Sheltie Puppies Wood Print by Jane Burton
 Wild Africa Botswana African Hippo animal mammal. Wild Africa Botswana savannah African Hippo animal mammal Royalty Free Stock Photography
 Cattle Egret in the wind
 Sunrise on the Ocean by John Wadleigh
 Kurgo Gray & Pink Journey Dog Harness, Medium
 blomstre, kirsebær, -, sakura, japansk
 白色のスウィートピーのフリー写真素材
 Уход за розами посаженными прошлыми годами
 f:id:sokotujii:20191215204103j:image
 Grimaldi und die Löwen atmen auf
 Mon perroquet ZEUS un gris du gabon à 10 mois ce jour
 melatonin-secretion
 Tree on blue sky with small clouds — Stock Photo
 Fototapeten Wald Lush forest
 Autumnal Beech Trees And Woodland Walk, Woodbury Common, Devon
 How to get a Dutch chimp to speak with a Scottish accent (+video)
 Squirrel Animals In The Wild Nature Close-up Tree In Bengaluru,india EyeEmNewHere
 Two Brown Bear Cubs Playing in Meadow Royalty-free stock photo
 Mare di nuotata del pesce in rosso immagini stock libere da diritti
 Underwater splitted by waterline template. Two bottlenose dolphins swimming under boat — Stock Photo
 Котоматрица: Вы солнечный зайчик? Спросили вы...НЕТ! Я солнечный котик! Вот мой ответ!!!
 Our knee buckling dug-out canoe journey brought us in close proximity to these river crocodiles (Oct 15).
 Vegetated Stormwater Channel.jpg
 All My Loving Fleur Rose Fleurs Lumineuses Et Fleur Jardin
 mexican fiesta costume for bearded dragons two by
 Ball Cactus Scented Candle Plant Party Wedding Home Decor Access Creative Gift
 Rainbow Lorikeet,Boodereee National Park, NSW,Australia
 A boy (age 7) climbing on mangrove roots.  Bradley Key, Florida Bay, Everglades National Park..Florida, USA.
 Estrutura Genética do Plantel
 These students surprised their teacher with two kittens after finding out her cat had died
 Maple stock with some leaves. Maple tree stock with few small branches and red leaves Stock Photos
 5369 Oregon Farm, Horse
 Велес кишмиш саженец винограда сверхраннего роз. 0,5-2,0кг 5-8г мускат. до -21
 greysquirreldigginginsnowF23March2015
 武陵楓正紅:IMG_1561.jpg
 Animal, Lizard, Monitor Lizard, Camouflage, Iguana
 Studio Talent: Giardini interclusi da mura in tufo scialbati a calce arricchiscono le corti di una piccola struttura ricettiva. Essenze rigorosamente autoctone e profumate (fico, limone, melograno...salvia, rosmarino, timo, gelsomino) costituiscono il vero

Work to be completed:
Your answer should consist solely of the lines above from the line with "These students surprised" to the line with "武陵楓正紅:IMG_1561.jpg", both included, reproduced exactly.

Exercise output:
 These students surprised their teacher with two kittens after finding out her cat had died
 Maple stock with some leaves. Maple tree stock with few small branches and red leaves Stock Photos
 5369 Oregon Farm, Horse
 Велес кишмиш саженец винограда сверхраннего роз. 0,5-2,0кг 5-8г мускат. до -21
 greysquirreldigginginsnowF23March2015
 武陵楓正紅:IMG_1561.jpg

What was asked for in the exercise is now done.